Select GD.city as City, count(sd.ossd_credits_offered) as Credits_Count
from
geographic_details GD
INNER JOIN
school_details sd
on sd.schoolid = GD.schoolid
group by GD.city
order by Credits_Count desc;
Insights: Toronto has got the maximum number of schools with OSSD credits.
Query-3: Counting the number of elementary, secondary and Elem/Sec. schools within each city in Ontario.
select GD.city as City,
sum(case when sd.schoollevel = 'Secondary' then 1 else 0 end) as Secondary_Schools,
sum(case when sd.schoollevel = 'Elementary' then 1 else 0 end) as Elementary_Schools,
sum(case when sd.schoollevel = 'Elem/Sec' then 1 else 0 end) as Elem_Secs
from
school_details sd
inner join
geographic_details GD
on sd.schoolid = GD.schoolid
group by GD.city
order by GD.city;
Insights: Toronto has got the maximum number of secondary schools, elementary and elem/sec schools.
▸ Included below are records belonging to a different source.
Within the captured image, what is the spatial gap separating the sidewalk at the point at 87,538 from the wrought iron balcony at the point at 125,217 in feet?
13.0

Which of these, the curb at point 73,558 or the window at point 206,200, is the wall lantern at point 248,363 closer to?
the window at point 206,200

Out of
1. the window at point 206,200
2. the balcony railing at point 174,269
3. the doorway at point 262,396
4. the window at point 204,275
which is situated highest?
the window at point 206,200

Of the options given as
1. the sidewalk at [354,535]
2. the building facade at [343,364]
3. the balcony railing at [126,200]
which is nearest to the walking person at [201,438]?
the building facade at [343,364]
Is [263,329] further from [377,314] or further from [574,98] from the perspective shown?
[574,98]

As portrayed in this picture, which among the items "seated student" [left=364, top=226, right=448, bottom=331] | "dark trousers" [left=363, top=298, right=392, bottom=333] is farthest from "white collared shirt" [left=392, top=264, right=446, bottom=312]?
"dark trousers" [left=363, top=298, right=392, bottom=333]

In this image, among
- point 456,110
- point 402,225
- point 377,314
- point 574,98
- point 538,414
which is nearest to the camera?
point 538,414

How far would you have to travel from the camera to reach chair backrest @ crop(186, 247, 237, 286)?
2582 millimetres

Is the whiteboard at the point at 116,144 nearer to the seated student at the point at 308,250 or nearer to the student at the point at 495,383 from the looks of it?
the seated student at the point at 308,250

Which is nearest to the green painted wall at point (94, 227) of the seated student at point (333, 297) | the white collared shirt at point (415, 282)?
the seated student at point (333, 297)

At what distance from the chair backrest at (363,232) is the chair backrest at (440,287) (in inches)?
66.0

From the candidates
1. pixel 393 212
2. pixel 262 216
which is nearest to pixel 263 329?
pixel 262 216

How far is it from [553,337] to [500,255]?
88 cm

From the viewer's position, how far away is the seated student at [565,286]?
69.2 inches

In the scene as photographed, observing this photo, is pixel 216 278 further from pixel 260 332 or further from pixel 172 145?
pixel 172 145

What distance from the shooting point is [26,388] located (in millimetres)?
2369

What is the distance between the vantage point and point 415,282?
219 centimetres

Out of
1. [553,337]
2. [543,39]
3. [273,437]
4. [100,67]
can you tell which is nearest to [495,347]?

Query-4: The name of principals and the number of schools they headed.
Select S.principalname as Principal_Name, count( distinct SD.schoolid) as SchoolCount
from
school_details S
inner Join
school_details SD
on S.principalname = SD.principalname
group by Principal_Name
order by SchoolCount desc;
Insights:Hassan Mirzai has headed maximum number of schools in Ontario as a principal.
Query-5: Extracting the count of duplicate school websites.
Select schoolwebsite, count(schoolwebsite)
from
school_details
group by schoolwebsite
having count(schoolwebsite) > 1
order by count(schoolwebsite) DESC;
Insights: "www.atlastforestschools.com" has been duplicated multiple times.
Query-6: Top-3 cities with average number of schools without association membership.
select gd.city as City, avg(gd.schoolid) as Average from
geographic_details gd inner join school_details S
on gd.schoolid = S.schoolid
where
S.association_membership != 'No'
group by gd.city
order by
Average desc
limit 3;
Insights: Woodstock has got the maximum average number of schools without association membership.
Data Visualization:
KPI:- Website Duplication (Query-5)
School Leadership Management (Query-4)
Non-Member Schools (Query-6)
Ontario School Credits (Query-2)
Quality Testing
Functional Validation:- Testing each feature to ensure it functions as required and verifying that all filters and action filters on the report operate correctly according to the specifications.
Data Validation: - Ensuring the accuracy and quality of the data by matching the values in Power BI reports with the SQL query results.